This project implements a Django web application which enables text extraction from the PMC open access document collection (PMC OAC). Although PMC offers .txt
versions of articles they are not really suitable for text mining because they contain the complete texts including front matter, references, links, etc. thus introducing a lot of noise.
This application works on original XML files and allows for the extraction and deletion of user-specified parts of the XML. For example, it is possible to extract only the body of the text while removing tables, images and links.
The application works on a local copy of the PMC OAC document collection which you will have to download from the PMC FTP service. You can use all the .xml.tar.gz
archive files from the PMC FTP archive.
To obtain the list of article IDs relevant to the query, the application calls the NCBI esearch
service. Therefore, rate limiting is implemented to respect the limits imposed by NCBI. You are encouraged to obtain a NCBI API key which will increase this limit. Please read NCBI Insights for more information.
The application will read the XML data from a database so you will need a high-performance database (Postgres is recommended and used by default). The application also provides a Django management command which will import the contents of an archive into the database.
In lack of a better name the Django project is named pmcutils
and the search application oac_search
.
The code is licensed under the MIT license.
© 2017 Vid Podpečan, Jožef Stefan Institute & National Institute of Biology
Contact: [email protected]
- Python 3.5+
- python packages listed in
requirements.txt
- Postgres
- javascript libraries (included in the source): jquery, js.cookie, loadingOverlay, bootstrap, bootbox, sprintf
- Nginx and
uWSGI
(for production)
The installation procedure is very similar to the one I wrote for the brapi-python project so you should read that first.
-
First, you need to install Postgres. Please consult the official documentation how to do that on your system. You will also have to create a user and a database which will be used by the web application.
-
Create a new Python virtual environment and install the requirements.
-
Create your
local_settings.py
file and fill in Postgres credentials:cd pmcutils cp __local_settings.py local_settings.py nano local_settings.py
-
Activate the new virtual environment and import archive files into the database. For example:
python manage.py import_archive articles.A-B.xml.tar.gz
Now it's a good time to have a nap because the archives are big and import will take some time. To speed up the lenghty process you can import several archives in parallel. Just open another console and repeat the command on another archive.
-
If you have a NCBI API KEY you can put it in the file
oac_search/api_key.py
:API_KEY = 'your secret key'
-
If you do not need the production-ready installation you can stop here and launch the Django development server
python manage.py runserver
and open the application's main page: http://127.0.0.1:8000/search
-
For a production environment you will have to set up nginx and uwsgi. You can use config templates in the
conf
subdir. See the brapi-python manual for details.

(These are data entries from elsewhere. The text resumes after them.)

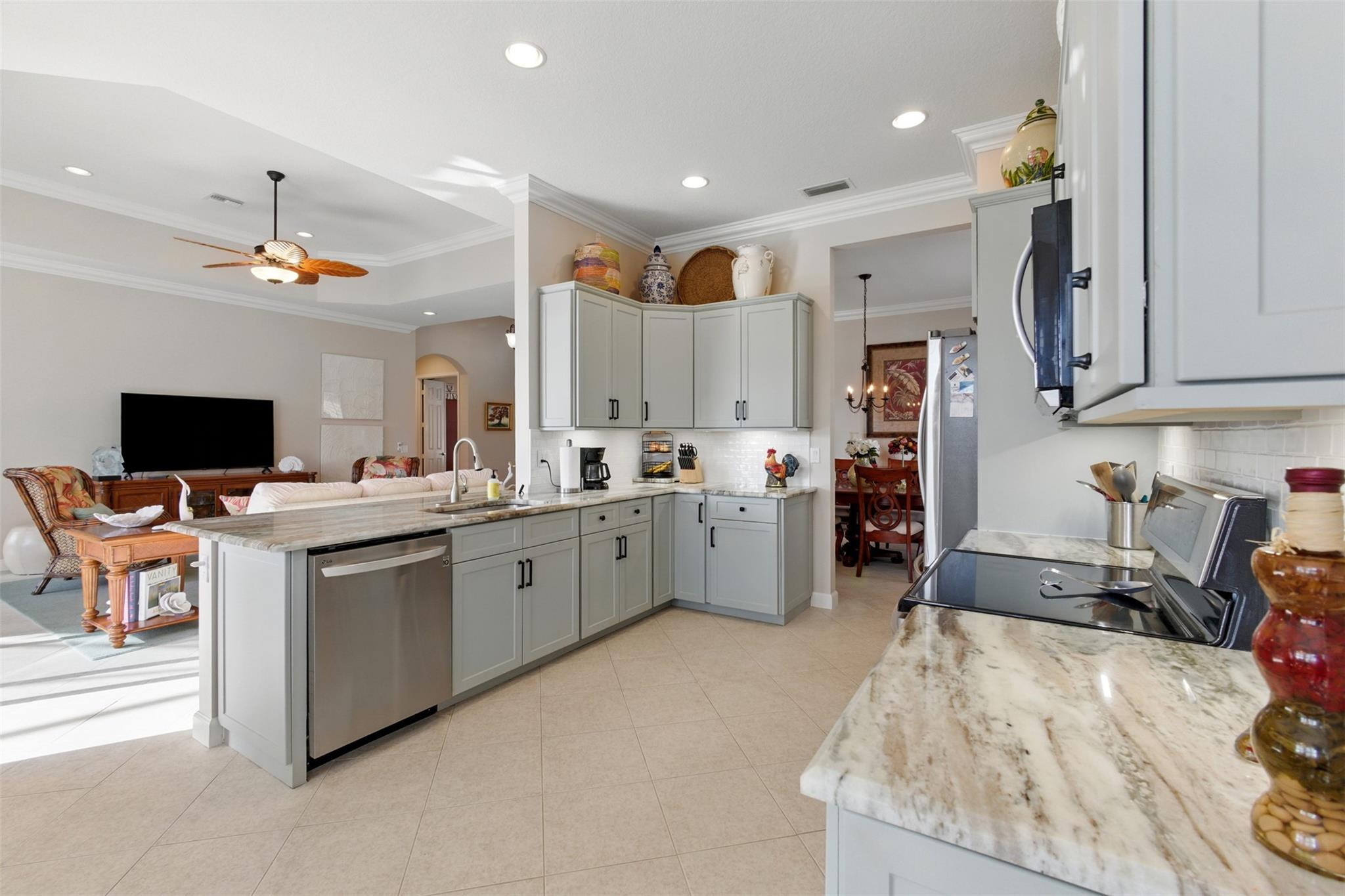8836 First Tee Road Port St. Lucie, FL 34986 - Photo 9 of 35 a kitchen that has a lot of cabinets in it and appliances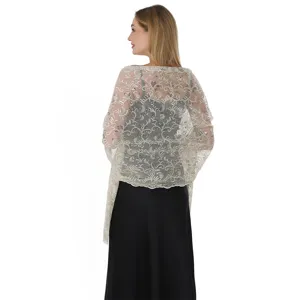 Detail view of elegant sequin embroidered evening shawl wrap for women wedding dress accessory.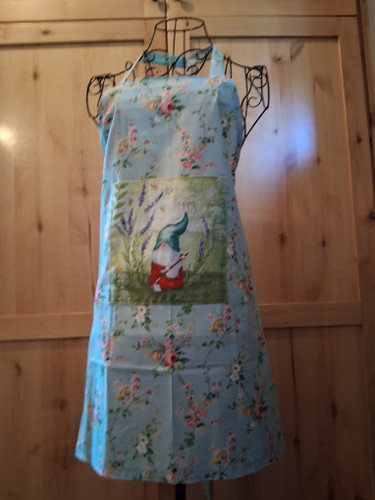 Handmade blue‑green apron decorated with pink and white flowers and an 8 × 8 gnome‑and‑lavender pocket, coordinating neck loop and waist ties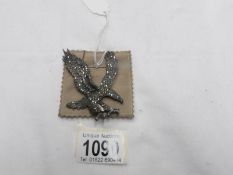 A vintage silver marcasite eagle brooch with safety chain.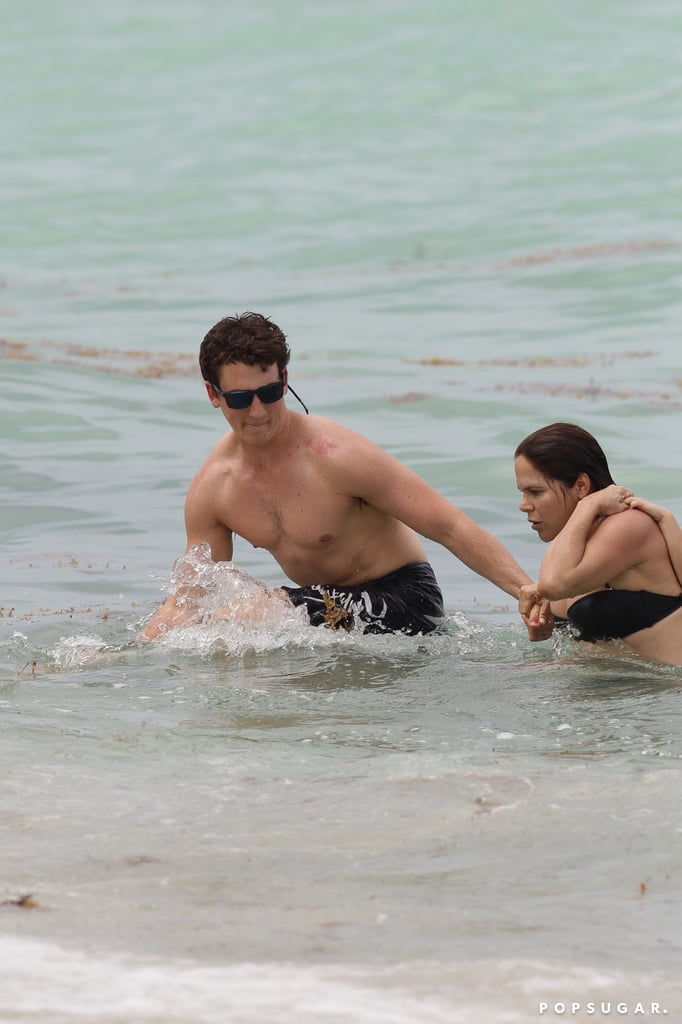 Miles Teller and His Girlfriend on the Beach in Miami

NCBI daily updates the archives with new articles. The changes are not significant from day to day but the updates accumulate and finally your database will become obsolete. In order to keep your database up-to-date the import_archive
command can help. By default, it will not overwrite existing database records unless the --overwrite
option is given. Therefore, in order to update it is enough to download new archives and repeat the import process (see step 6 above).
The application fully utilizes system's resources by creating a pool of workers which extract articles in parallel. There is a number of parameters which can be fine tuned to maximize the performance on your machine (see oac_search/views.py
):
-
By default, the extraction will occupy all available CPU cores. You will need to reduce that if you want the machine to remain usable during lenghty extractions.
-
XML documents are submitted to the extraction processes in batches. The default batch size is
max(min(50, N//cpu_count()), 1)
but you may optimize this number to suit your configuration. -
The parent process which distributes the load to workers does not put more than 20 batches into each processing queue. You may want to increase or decrease this number to optimize for your memory configuration.